▸ **Work to be completed**: Edit the lines from the one containing "Of point (213, 132), point" through the one containing "1555 millimetres", replacing "settee" with "sofa" and changing nothing else, and give back only those lines.

▸ **Task input**:
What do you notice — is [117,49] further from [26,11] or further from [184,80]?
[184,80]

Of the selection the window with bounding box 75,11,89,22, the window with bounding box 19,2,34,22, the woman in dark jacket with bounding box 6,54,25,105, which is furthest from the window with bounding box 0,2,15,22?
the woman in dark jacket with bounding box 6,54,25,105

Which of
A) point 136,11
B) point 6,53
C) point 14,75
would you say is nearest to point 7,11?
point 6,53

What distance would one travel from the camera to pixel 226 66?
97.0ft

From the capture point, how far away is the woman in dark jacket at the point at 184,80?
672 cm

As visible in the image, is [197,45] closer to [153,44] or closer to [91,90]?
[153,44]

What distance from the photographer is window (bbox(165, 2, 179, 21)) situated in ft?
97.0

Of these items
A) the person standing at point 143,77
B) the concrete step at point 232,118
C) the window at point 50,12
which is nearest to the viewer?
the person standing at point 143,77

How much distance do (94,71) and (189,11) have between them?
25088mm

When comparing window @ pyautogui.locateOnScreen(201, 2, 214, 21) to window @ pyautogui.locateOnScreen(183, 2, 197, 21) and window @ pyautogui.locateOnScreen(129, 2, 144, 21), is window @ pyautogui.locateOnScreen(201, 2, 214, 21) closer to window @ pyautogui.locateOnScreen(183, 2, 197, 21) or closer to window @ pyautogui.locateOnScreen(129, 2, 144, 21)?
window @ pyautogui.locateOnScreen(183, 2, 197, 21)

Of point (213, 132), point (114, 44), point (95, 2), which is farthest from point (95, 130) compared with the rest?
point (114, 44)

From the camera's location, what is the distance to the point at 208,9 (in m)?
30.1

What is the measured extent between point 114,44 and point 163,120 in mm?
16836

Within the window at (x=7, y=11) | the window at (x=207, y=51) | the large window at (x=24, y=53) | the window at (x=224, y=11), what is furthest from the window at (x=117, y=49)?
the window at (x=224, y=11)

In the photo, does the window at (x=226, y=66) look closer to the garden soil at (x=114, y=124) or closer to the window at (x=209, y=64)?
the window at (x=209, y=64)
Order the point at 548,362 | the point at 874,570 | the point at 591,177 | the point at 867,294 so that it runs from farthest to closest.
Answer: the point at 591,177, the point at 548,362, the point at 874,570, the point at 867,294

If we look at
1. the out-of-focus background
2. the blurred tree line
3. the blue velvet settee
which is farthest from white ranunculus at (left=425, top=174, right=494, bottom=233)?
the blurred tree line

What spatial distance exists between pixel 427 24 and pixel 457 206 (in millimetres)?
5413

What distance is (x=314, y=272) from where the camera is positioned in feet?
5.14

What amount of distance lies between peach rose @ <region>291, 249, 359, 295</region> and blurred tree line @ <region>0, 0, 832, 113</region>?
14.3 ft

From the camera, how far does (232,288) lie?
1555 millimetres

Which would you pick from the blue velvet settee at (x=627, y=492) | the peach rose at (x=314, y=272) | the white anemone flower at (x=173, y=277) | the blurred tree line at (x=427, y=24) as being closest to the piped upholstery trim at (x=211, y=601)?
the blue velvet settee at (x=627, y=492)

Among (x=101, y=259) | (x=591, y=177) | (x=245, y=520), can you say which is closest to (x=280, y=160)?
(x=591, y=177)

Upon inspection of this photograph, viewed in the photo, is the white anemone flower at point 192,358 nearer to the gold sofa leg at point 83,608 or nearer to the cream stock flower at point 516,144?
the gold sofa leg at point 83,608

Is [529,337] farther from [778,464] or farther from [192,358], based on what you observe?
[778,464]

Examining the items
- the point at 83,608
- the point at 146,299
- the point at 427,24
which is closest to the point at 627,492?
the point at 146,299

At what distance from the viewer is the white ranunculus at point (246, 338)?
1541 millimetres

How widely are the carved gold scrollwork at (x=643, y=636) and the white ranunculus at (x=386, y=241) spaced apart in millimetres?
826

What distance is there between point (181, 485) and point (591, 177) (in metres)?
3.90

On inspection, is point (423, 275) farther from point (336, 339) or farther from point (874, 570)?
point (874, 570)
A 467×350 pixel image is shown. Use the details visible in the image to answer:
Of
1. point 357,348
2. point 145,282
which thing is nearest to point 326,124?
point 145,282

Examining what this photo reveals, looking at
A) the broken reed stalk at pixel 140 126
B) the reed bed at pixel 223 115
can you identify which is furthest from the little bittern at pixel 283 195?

▸ **Exercise response**:
Of point (213, 132), point (114, 44), point (95, 2), which is farthest from point (95, 130) compared with the rest?
point (114, 44)

From the camera's location, what is the distance to the point at 208,9 (in m)?
30.1

What is the measured extent between point 114,44 and point 163,120 in mm?
16836

Within the window at (x=7, y=11) | the window at (x=207, y=51) | the large window at (x=24, y=53) | the window at (x=224, y=11), what is furthest from the window at (x=117, y=49)?
the window at (x=224, y=11)

In the photo, does the window at (x=226, y=66) look closer to the garden soil at (x=114, y=124) or closer to the window at (x=209, y=64)?
the window at (x=209, y=64)
Order the point at 548,362 | the point at 874,570 | the point at 591,177 | the point at 867,294 so that it runs from farthest to closest.
Answer: the point at 591,177, the point at 548,362, the point at 874,570, the point at 867,294

If we look at
1. the out-of-focus background
2. the blurred tree line
3. the blue velvet sofa
which is farthest from white ranunculus at (left=425, top=174, right=494, bottom=233)?
the blurred tree line

What spatial distance exists between pixel 427 24 and pixel 457 206 (in millimetres)?
5413

What distance is (x=314, y=272) from where the camera is positioned in feet?
5.14

What amount of distance lies between peach rose @ <region>291, 249, 359, 295</region> and blurred tree line @ <region>0, 0, 832, 113</region>?
14.3 ft

From the camera, how far does (232,288) lie?
1555 millimetres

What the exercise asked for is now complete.